The tower, which was not supposed to be there, plunges into the earth in a place just before the black pine forest begins to give way to swamp and then the reeds and wind-gnarled trees of the marsh flats. Beyond the marsh flats and the natural canals lies the ocean and, a little farther down the coast, a derelict lighthouse. All of this part of the country had been abandoned for decades, for reasons that are not easy to relate. Our expedition was the first to enter Area X for more than two years, and much of our predecessors’ equipment had rusted, their tents and sheds little more than husks. Looking out over that untroubled landscape, I do not believe any of us could yet see the threat.
–Jeff VanderMeer, Annihilation

As we edge closer to the 2015 Tournament of Books, I’ll review a few of those contenders which I haven’t yet talked about. One of them is Jeff VanderMeer‘s mind-bending and fearless Annhilation, the first in the Southern Reach trilogy. For those who dislike a story that ends with possibility, this book isn’t for you. Annhilation will leave you sprinting to the bookstore, desperate for the follow-up Authority and then the conclusion Acceptance. Better to buy all three at once–you’ll thank me later.

The Southern Reach of the trilogy’s title studies Area X, a natural landscape possessed, lost from humanity to unknown. Annihilation opens as the twelfth expedition begins their journey into this now foreign and predatory landscape.

There are many reasons this book shouldn’t be popular–names are so important in our stories, we change them to protect the innocent and give out fake ones to characters like candy. We rarely remove them entirely. In Annihilation, we lose names right away–there is an anthropologist, a psychologist, a surveyor, and our narrator, a biologist. Things like names, things like modern weapons and tools, all these things are left behind before entering Area X. Each woman, as this expedition is all women, has a measuring device clipped to her belt. A black square with a clear hole in the middle. If that clear hole glows red, the women need to get to safety. What sort of danger the device is measuring, what sort of safety they need to seek–no one is sure.

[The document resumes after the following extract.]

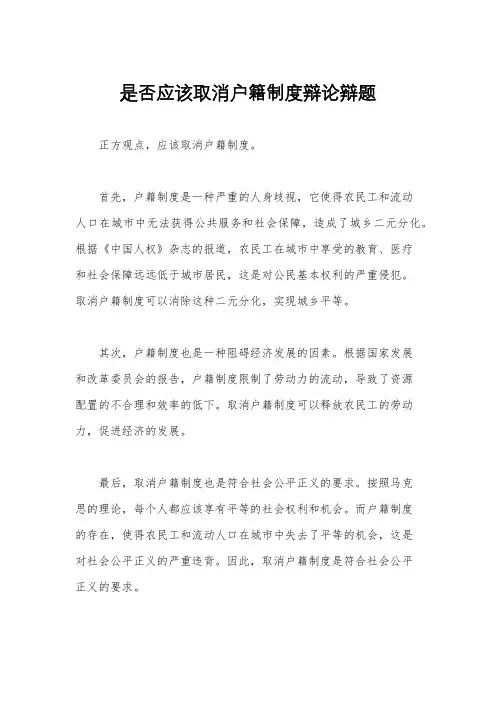 是否应该取消户籍制度辩论辩题

正方观点，应该取消户籍制度。

首先，户籍制度是一种严重的人身歧视，它使得农民工和流动人口在城市中无法获得公共服务和社会保障，造成了城乡二元分化。根据《中国人权》杂志的报道，农民工在城市中享受的教育、医疗和社会保障远远低于城市居民，这是对公民基本权利的严重侵犯。取消户籍制度可以消除这种二元分化，实现城乡平等。

其次，户籍制度也是一种阻碍经济发展的因素。根据国家发展和改革委员会的报告，户籍制度限制了劳动力的流动，导致了资源配置的不合理和效率的低下。取消户籍制度可以释放农民工的劳动力，促进经济的发展。

最后，取消户籍制度也是符合社会公平正义的要求。按照马克思的理论，每个人都应该享有平等的社会权利和机会。而户籍制度的存在，使得农民工和流动人口在城市中失去了平等的机会，这是对社会公平正义的严重违背。因此，取消户籍制度是符合社会公平正义的要求。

Previous expeditions haven’t gone well. Those who made it home did so mysteriously, and weren’t quite themselves upon their return. Eventually, those who return from Area X sicken with cancer. No one understands why.

Despite all this, these four scientists are investigating this wild landscape, discovering buildings marked on their maps and buildings unmarked. Discovering things comprehensible and things not.

For what was a map but a way of emphasizing some things and making other things invisible?
Annihilation

Let’s hope Victor LaValle votes Annihilation through the first round of the Tournament of Books, even though it is standing alone apart from its trilogy. This book leaves readers adrift in an astounding landscape, with a nameless narrator analyzing what might be the most awesome description of an ‘other’ in modern science fiction.

Annihilation on Amazon.com/Powell’s.com/Indiebound.org

Area X: The Southern Reach Trilogy on Amazon.com/Powell’s.com/Indiebound.org

4 Comments

Good summary of Annihilation, and I too hope to see it do well in the Tournament of Books this year.

Here is my review if you are interested: https://leviathanbound.wordpress.com/2015/02/13/annihilation/.

Take care!

    Thanks, Levi! I haven’t read the book it is going up against but I’ve read a Victor LaValle novel, and it definitely embraced the wildly imaginative side of things, so I think it should do good the first round!

I liked Annihilation a lot, even though it’s not the sort of book I’d usually pick out. I followed up with the other two books in the trilogy and thought the second terrible and the third pretty good but not enough to redeem the second. Still, Annihilation was really nice.